1. of an object or idea, satisfactory, pleasing; of a person, pleasant, amusing, decent.

[US]Pittsburgh Courier (PA) 4 Sept. 20/1: I’m as fine as wine when I cross the line.
[US]Babs Gonzales ‘Manhattan Fable’ [lyrics] Everything was fine as wine until he cut into Hollywood eyes.
[US]R.S. Gold ‘Vernacular of the Jazz World’ in AS XXXII:4 276: Jazz Lingo abounds in [...] similes, e.g., [...] fine as wine.
[US]R.S. Gold Jazz Lex. xxii: We should perhaps take note of the brief (c. 1935-c. 1940) vogue of rhyming slang in jazz which, unlike the British practice, was based generally on logical similes: e.g., mellow like a cello; fine as wine; like the bear, I ain’t nowhere (i.e., an extension of the lumbering physical qualifies of the animal to the immobilized spiritual state of a man).

2. referring to any particularly attractive man or woman.
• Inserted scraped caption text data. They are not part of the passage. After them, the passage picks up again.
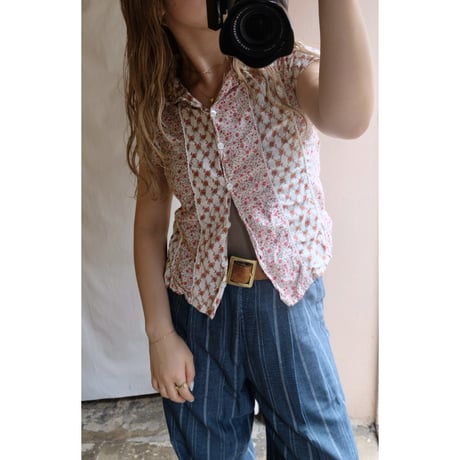 flower french sleeve blouse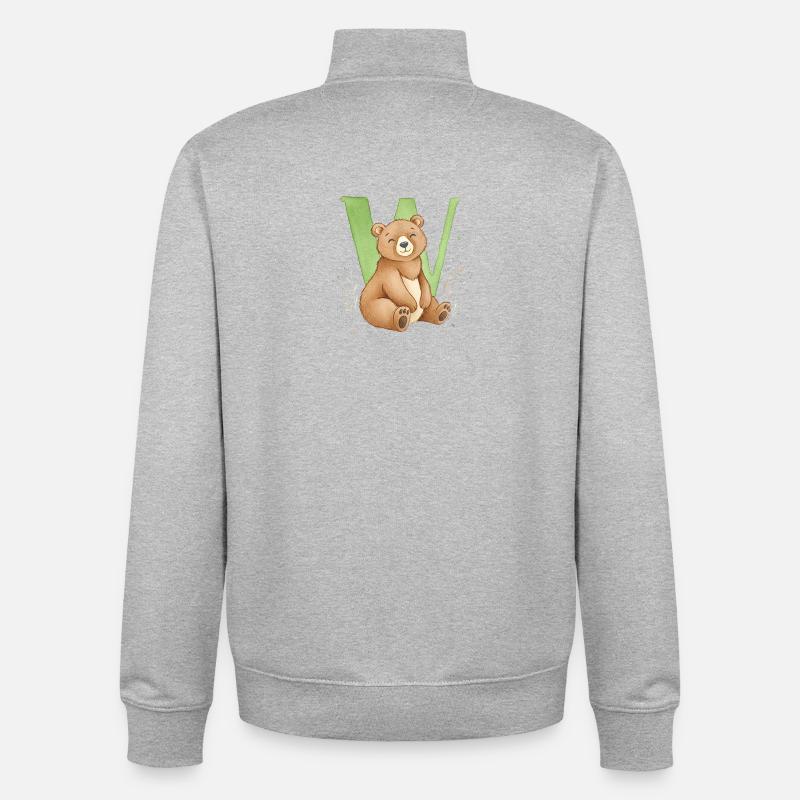 Garde avec la lettre W - Sweat zippé unisexe en coton bio Stanley/Stella - gris chiné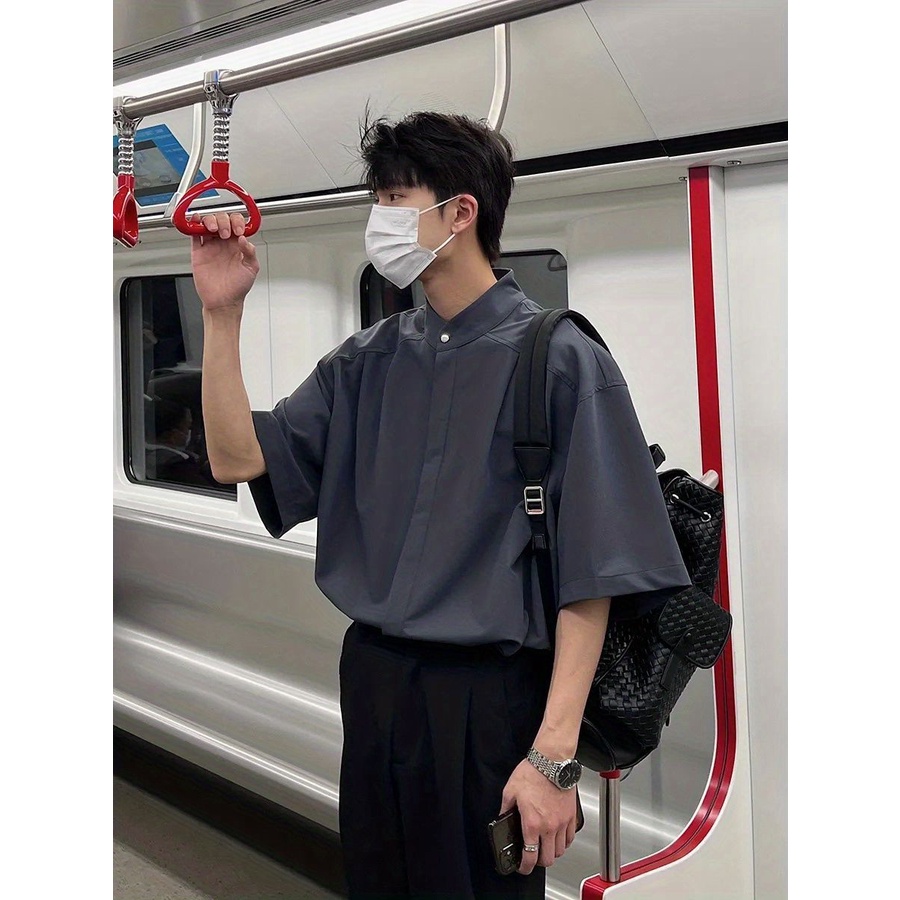 Áo Sơ Mi Tay Ngắn Cổ Đứng Dáng Rộng Phong Cách Đường Phố Thời Trang Mùa Hè Cho Nam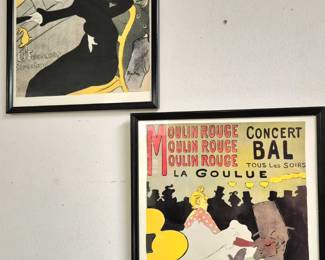 Framed reproduction lithographs. Henri de Toulouse-Lautrec
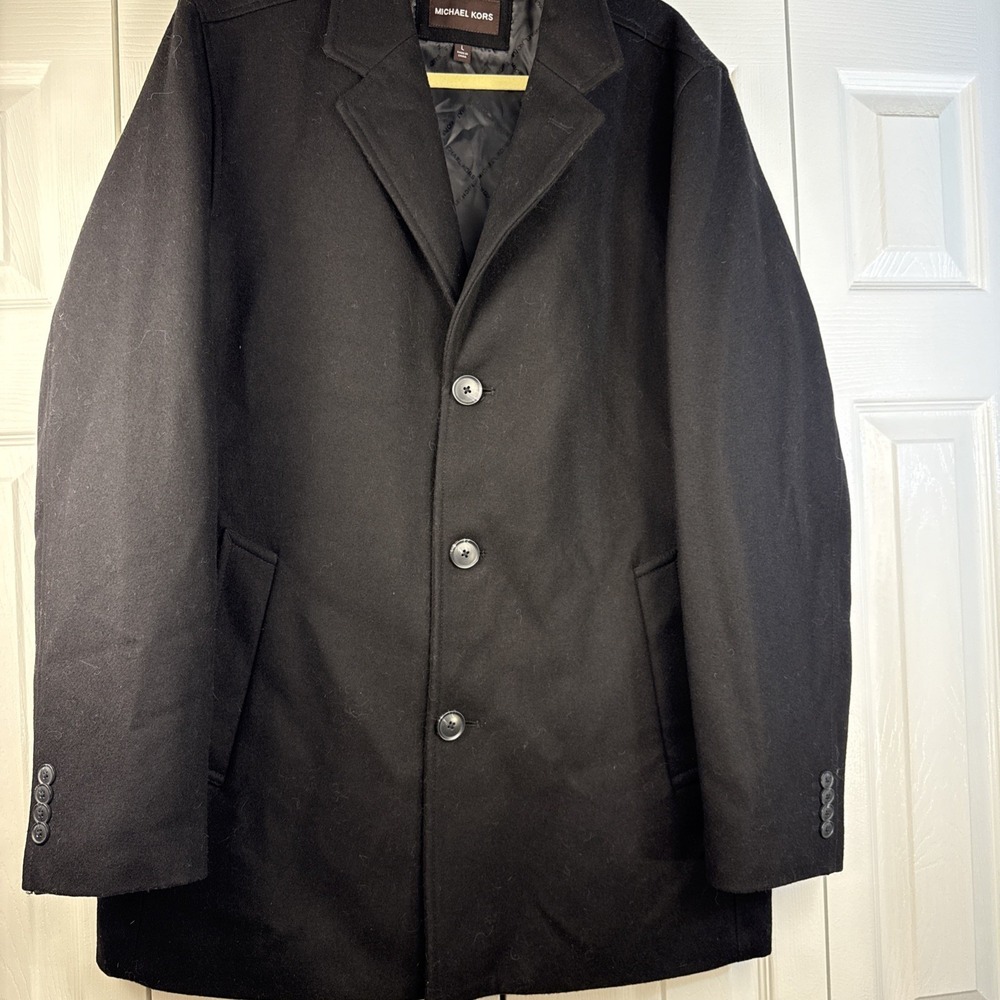 Michael Kors Men's Coat Button Front Black Wool Blend Size Large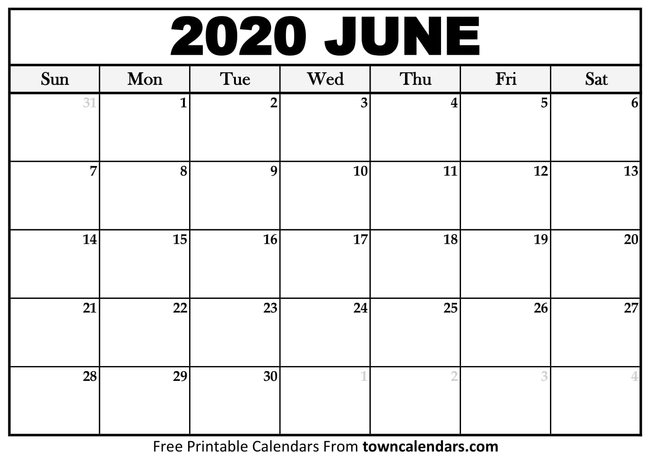 June 2020, it's not too late (Town Calendars)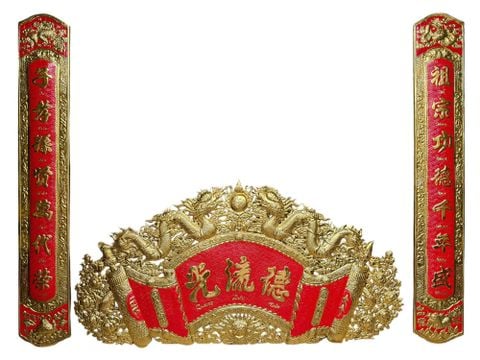 Cuốn thư câu đối bằng đồng 1m76 nặng 13,5kg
[US]D. Burley Orig. Hbk of Harlem Jive 65: They must’ve seen I’m fine as vines producing green wines.
[US]L. Durst Jives of Dr. Hepcat (1989) 3: And everytime your heart beat the lush little numbers are fine as wine in the summertime and everybody is threaded down just like P on Poly pop, both ends and in the middle.
[US](con. 1940s) H. Simmons Man Walking On Eggshells 157: Jetan was a knockout [...] Jetan had got as fine as wine and ripe for plucking.
[US]E. Torres After Hours 86: This blond chick, fine as wine.
[US]E. Folb Runnin’ Down Some Lines 138: He was as fine as wine.
[US](con. 1975–6) E. Little Steel Toes 75: That girl is naturally fine as wine.

SE in slang uses

In phrases

fine as frog hair (adj.) [pun on SE fine, thin/fine, well]

1. (US) feeling very well or very cheerful.

[US]J.W. Carr ‘Words from Northwest Arkansas’ in DN III:i 79: fine as frog hair, adj. Extremely fine.
[US]W.R. Burnett Dark Hazard (1934) 143: He’s as fine as frog’s hair and his schooling’s been good. He’s only got one dog to beat.
[US]Randolph & Wilson Down in the Holler 179: I heard the following: [...] fine as frog hair.

2. (US) of a person, very attractive; of a place, first-class.

[US]E. Little Another Day in Paradise 145: The room we’re in is finer than frog hairs.
Online Sl. Dict. [Internet] finer than frog hair adj 1. extremely attractive. (‘That girl is finer than frog hair.’).
it’s all very fine, Mr Fergusson, but you don’t lodge here [ref. to Capt. Fergusson, friend of the scapegrace 3rd Marquess of Waterford]

a nonsensical catchphrase of the 1830s.

(con. 1830s) H. Vizetelly Glances Back 103: No end of unmeaning slang phrases [...] were in circulation liming the multitude and the ‘faster’ section of society. One’s ears were incessantly assailed with such cries as ‘What a shocking bad hat!’ ‘There he goes with his eye out!’ ‘How are you off for soap?’ ‘Flare up! and join the union,’ ‘Does your mother know you’re out?’ or ‘It’s all very fine, Mr. Fergusson, but you don’t lodge here.’.